Brunswick Corp. v. State

386 Mich. 435 | Mich. | 1971

Black, J.

(for reversal). Convinced that our four-man majority as it stood last fall was wrong (National-Standard Company v. Department of Treasury [1970], 384 Mich 184) and that our former view of statutory “surplus” was eminently right,* I agree with Judge Quinn when he wrote, for Division 2 (United Airlines, Inc., v. Department of Treasury, 29 Mich App 242, 247):

“Plaintiff’s second attack on the computation of its 1967 franchise fee relates to ‘reserve for deferred federal income taxes’. Plaintiff does not include this item in surplus. Defendant insists it shall be included in surplus. In National-Standard Company v. Department of Treasury (1970), 384 Mich 184, a majority of the Supreme Court has finally laid to rest this long-controverted issue.
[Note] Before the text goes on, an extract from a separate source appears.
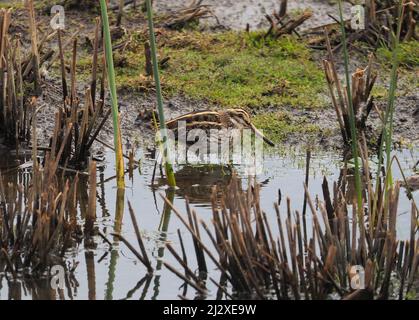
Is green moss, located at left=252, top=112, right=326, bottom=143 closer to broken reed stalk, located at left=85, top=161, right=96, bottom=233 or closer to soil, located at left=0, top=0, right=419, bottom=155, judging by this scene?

For the purpose of computing the Michigan franchise fee, ‘reserve for deferred federal income taxes’ is included in surplus, except in the case of public utilities.” (Appeal to the Supreme Court dismissed November 9, 1971 for want of a substantial Federal question; 40 LW 3210.)

This means that my vote must be cast to reverse. So cast.

*437T. M. Kavanagh, C. J., and Adams, T. E. Brennan, T. Gr. Kavanagh, Swainson, and Williams, JJ., concurred with Black, J.

The cases are cited and reviewed in the opinion below, 25 Mich App 522.